Ces personnes correspondraient à 7,2 pour cent des bénéficiaires du revenu d'intégration sociale en Wallonie. C'est la raison pour laquelle ces CPAS avancent que les sanctions de l'ONEM seraient arbitraires, systématiques et subjectives.

J'insiste sur le fait qu'en Wallonie, il y a des CPAS dirigés par des membres de tous les partis politiques démocratiques.

La question d'un éventuel manque d'accompagnement individuel est clairement posée par les CPAS.

Que pensez-vous de ce qui apparaît comme une contradiction entre ceux qui se trouvent en amont ou en aval de la décision de sanctionner ?

M. Melchior Wathelet, secrétaire d'État au Budget, adjoint au premier ministre, et secrétaire d'État à la Politique des familles, adjoint à la ministre de l'Emploi, et en ce qui concerne les aspects du droit des personnes et de la famille, adjoint au ministre de la Justice. - Je vous lis la réponse de Mme Milquet, vice-première ministre.

J'ai pris connaissance du rapport du service d'insertion professionnelle de la Fédération des CPAS de Wallonie.

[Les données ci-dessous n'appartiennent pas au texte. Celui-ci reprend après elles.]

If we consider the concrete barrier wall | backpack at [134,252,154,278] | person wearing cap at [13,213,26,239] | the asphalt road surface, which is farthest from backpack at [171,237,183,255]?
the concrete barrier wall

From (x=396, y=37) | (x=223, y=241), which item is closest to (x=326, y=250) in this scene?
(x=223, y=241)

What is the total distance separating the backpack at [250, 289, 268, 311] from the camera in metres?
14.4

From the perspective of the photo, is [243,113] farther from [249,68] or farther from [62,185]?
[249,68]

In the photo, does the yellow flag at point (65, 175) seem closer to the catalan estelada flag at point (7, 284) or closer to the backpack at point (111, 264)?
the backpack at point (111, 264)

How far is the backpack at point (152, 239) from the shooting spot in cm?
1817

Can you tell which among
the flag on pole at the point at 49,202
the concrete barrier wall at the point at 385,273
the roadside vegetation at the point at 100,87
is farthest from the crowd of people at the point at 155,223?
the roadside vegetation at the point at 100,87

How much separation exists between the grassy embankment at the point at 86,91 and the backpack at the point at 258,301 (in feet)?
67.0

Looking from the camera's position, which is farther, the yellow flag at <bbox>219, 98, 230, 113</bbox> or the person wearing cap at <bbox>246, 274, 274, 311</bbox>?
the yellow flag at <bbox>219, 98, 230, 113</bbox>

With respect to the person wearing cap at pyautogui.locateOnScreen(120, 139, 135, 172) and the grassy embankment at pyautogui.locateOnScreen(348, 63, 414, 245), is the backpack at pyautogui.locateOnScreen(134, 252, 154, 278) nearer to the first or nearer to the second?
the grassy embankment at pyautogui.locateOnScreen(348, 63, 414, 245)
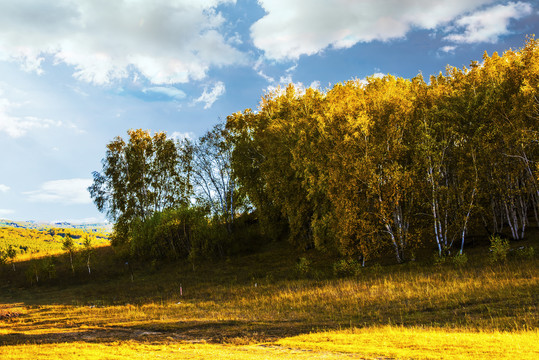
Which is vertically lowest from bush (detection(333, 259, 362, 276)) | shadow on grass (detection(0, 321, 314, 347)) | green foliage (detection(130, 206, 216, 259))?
bush (detection(333, 259, 362, 276))

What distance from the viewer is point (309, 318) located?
18.5m

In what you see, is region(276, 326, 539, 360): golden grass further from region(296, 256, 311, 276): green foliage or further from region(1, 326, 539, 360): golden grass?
region(296, 256, 311, 276): green foliage

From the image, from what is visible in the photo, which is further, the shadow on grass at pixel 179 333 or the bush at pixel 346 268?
the bush at pixel 346 268

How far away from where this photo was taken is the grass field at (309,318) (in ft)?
37.9

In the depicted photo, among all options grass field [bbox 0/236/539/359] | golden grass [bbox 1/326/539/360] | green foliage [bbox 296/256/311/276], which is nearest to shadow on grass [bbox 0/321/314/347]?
grass field [bbox 0/236/539/359]

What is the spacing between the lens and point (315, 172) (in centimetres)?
3553

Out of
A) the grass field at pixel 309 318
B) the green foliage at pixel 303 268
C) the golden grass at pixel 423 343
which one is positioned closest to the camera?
the golden grass at pixel 423 343

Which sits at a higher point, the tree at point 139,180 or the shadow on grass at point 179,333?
the tree at point 139,180

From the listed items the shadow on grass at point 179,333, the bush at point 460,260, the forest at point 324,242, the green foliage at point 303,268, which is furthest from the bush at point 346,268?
the shadow on grass at point 179,333

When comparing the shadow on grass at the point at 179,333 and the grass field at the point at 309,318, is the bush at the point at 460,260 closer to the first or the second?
the grass field at the point at 309,318

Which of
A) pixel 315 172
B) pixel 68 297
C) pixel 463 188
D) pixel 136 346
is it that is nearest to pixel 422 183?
pixel 463 188

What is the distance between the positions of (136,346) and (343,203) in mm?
20849

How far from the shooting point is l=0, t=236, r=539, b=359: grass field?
454 inches

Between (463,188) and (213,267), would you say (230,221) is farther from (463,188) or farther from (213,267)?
(463,188)
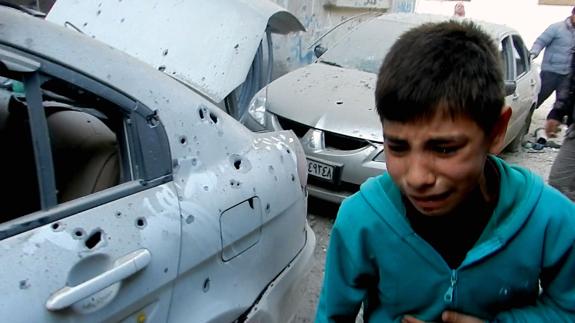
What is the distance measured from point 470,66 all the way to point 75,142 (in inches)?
47.5

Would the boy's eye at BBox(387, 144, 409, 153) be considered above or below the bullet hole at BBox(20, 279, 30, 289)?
above

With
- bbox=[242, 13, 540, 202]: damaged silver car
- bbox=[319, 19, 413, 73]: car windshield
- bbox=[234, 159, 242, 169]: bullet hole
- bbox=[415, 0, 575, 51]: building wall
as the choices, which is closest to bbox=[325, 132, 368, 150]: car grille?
bbox=[242, 13, 540, 202]: damaged silver car

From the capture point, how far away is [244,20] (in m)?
2.32

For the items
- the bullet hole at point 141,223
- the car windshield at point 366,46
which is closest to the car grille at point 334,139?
the car windshield at point 366,46

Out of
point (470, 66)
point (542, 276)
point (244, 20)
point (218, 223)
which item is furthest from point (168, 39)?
point (542, 276)

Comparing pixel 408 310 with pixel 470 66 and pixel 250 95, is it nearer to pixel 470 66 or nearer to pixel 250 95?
pixel 470 66

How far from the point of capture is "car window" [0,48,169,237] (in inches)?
47.5

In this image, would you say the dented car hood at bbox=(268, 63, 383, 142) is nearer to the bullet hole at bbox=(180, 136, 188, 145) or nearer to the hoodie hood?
the bullet hole at bbox=(180, 136, 188, 145)

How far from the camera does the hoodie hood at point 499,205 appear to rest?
3.42 ft

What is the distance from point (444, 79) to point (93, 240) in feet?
2.87

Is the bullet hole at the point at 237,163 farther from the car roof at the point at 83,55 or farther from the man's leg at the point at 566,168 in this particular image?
the man's leg at the point at 566,168

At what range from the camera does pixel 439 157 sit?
97cm

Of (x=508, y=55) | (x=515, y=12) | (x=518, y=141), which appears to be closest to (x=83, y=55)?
(x=508, y=55)

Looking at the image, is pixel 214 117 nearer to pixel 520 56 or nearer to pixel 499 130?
pixel 499 130
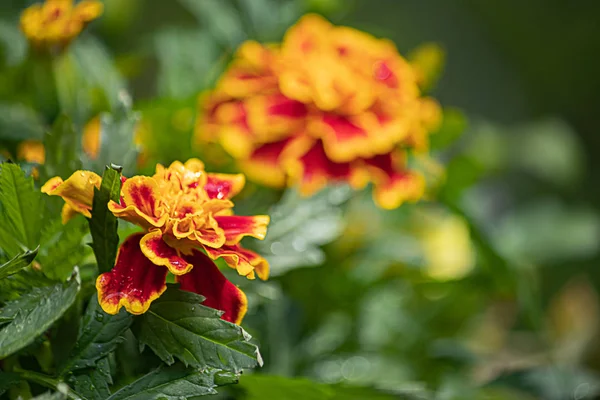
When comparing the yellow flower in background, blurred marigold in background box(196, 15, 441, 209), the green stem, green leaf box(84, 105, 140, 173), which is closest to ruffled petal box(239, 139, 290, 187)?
blurred marigold in background box(196, 15, 441, 209)

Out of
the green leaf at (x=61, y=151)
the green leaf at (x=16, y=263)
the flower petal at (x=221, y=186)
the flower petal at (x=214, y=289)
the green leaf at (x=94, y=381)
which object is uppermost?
the green leaf at (x=61, y=151)

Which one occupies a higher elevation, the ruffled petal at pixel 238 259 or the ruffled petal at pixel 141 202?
the ruffled petal at pixel 141 202

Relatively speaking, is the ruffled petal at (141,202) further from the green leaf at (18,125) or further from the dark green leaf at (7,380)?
the green leaf at (18,125)

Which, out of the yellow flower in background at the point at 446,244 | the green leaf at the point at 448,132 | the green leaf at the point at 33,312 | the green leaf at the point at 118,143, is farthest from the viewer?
the yellow flower in background at the point at 446,244

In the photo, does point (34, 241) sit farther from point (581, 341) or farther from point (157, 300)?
point (581, 341)

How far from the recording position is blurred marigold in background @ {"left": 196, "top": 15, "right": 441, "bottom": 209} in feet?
1.46

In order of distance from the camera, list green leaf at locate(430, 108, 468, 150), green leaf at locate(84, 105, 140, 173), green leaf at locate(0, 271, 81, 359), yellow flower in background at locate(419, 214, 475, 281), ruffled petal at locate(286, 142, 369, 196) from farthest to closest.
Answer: yellow flower in background at locate(419, 214, 475, 281), green leaf at locate(430, 108, 468, 150), ruffled petal at locate(286, 142, 369, 196), green leaf at locate(84, 105, 140, 173), green leaf at locate(0, 271, 81, 359)

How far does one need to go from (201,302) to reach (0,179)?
0.31 feet

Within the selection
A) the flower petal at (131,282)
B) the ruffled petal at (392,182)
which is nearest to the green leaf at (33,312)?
the flower petal at (131,282)

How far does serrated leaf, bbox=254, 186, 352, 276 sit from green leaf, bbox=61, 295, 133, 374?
0.11 metres

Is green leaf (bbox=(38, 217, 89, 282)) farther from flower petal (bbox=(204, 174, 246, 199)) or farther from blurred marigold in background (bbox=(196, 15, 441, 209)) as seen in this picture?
blurred marigold in background (bbox=(196, 15, 441, 209))

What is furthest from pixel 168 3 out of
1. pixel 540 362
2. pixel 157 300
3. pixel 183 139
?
pixel 157 300

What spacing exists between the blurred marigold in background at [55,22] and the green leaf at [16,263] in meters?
0.22

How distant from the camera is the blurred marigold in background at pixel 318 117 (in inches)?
17.5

En cette matière, il est important de disposer de données scientifiques et objectives. C'est la raison pour laquelle j'ai chargé les administrations fédérales compétentes, c'est-à-dire l'ONEM et le SPF de l'Intégration sociale, d'un examen plus approfondi du suivi des exclusions et de l'impact des transferts vers les CPAS.

J'attends les résultats de cette étude qui permettra d'avoir une vue complète et objective de la question. Des premières informations disponibles, il ressort que, parmi les personnes sanctionnées lors de la procédure d'activation du comportement de recherche d'emploi, huit pour cent se retrouveraient au CPAS dans les deux mois qui suivent l'application de la sanction et cinq pour cent, cinq mois plus tard. On avait des chiffres du même ordre, neuf pour cent, dans l'enquête d'IDEA Consult, organisme indépendant.

L'ONEM ne prend de décision de sanction qu'en dernier ressort, c'est-à-dire après que le chômeur a été clairement informé sur ses droits, ses obligations et sur la procédure.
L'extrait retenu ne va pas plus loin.